Characterizing Human Limb Movements Using An In-House Multi-Channel Non-Invasive Surface-EMG System

Vinay C K, Vikas Vazhayil, Madhav rao

Published: 2025/9/17

Abstract

Electromyography (EMG) signals are obtained from muscle cell activity. The recording and analysis of EMG signals has several applications. The EMG is of diagnostic importance for treating patients suffering from neurological and neuromuscular disorders. Conventional methods involve placement of invasive electrodes within the muscles to record EMG signals. The goal is to showcase the usage of surface based EMG signals to characterize all possible human limb movements.
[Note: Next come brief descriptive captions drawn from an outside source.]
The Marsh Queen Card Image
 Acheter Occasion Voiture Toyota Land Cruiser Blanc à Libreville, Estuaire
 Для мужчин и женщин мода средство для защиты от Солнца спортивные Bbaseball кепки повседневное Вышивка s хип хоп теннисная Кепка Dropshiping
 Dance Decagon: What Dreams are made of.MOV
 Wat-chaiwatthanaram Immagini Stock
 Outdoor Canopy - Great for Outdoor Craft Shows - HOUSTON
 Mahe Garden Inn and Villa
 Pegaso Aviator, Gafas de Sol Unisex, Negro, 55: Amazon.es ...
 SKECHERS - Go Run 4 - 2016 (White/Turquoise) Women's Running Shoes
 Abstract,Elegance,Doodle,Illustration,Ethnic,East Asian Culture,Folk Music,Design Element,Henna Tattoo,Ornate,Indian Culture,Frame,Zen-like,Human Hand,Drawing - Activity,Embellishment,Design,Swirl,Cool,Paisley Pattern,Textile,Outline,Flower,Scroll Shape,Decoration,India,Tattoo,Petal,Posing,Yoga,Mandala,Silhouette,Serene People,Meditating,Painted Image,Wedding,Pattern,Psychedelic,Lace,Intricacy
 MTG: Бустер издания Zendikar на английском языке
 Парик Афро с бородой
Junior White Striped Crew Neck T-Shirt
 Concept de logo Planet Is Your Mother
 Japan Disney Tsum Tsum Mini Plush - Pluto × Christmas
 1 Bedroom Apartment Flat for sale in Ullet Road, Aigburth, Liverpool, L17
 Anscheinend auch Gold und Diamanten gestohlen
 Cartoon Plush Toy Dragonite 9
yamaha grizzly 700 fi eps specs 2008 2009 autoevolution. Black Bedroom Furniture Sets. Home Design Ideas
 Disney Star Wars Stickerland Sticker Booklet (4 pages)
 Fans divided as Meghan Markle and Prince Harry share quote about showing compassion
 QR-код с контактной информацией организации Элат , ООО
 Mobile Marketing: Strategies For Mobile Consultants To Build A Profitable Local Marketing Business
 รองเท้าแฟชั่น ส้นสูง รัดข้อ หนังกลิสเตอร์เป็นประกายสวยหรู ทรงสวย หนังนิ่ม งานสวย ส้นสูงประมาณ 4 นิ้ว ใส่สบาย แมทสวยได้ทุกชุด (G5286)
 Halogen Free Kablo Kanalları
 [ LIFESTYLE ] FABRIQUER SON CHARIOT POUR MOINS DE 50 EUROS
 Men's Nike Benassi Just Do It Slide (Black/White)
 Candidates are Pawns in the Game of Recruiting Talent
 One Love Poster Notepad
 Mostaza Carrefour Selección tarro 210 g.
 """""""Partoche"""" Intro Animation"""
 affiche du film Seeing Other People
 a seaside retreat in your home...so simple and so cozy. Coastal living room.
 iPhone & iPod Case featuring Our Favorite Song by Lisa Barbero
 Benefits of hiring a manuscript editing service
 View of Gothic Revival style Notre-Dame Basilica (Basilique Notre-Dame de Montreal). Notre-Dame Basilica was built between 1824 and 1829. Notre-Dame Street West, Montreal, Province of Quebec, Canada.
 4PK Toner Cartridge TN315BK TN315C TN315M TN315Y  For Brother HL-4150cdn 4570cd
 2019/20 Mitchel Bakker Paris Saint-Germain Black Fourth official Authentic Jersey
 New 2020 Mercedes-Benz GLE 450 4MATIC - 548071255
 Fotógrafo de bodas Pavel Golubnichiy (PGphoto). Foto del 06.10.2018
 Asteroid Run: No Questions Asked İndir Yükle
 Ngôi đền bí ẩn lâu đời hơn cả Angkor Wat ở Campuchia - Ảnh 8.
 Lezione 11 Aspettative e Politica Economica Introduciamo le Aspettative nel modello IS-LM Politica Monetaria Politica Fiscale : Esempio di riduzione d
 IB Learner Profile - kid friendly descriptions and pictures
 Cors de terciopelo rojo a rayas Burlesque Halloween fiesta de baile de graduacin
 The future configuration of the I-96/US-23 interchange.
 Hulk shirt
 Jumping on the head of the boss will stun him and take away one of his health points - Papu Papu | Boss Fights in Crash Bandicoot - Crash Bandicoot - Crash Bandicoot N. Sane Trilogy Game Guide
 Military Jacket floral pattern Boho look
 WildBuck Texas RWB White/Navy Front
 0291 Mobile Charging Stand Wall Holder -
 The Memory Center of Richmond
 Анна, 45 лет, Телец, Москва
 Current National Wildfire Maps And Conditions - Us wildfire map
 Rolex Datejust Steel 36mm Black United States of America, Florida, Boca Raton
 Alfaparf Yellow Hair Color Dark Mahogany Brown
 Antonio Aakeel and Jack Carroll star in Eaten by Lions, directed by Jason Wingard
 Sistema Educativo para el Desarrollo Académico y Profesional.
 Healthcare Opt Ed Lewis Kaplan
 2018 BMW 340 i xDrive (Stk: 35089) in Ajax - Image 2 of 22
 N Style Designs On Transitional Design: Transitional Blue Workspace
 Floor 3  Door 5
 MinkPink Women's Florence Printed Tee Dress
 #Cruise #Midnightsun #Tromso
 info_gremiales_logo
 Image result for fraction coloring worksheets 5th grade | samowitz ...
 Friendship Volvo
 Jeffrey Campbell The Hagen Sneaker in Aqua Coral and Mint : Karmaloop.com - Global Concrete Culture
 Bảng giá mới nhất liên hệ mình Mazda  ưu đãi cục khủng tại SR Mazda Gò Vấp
An in-house non-invasive EMG signal acquisition system that offers characterization of human limb actions is a suitable candidate for motor impairment studies and easily extendable to design bionics control specifically for neuromuscular disorder patients. An in-house 8-channel surface-EMG signal acquisition system was designed, fabricated, and employed for characterizing specific movements of upper and lower limb. The non-invasive acquisition system captures the compound electromuscular activity generated from the group of muscles. The EMG acquisition system was designed as a modular structure where the front end analog circuit designs were replicated for all 8 channels, and were designed to function independently. Support vector machine (SVM) as classifier models were developed offline to successfully characterize different human limb actions. The in house built 8 channel acquisition system with ML classifier models were utilized to successfully characterize movements at various joints of the upper and lower limb including fingers, wrist, elbow, shoulder, knee, and ankle individually.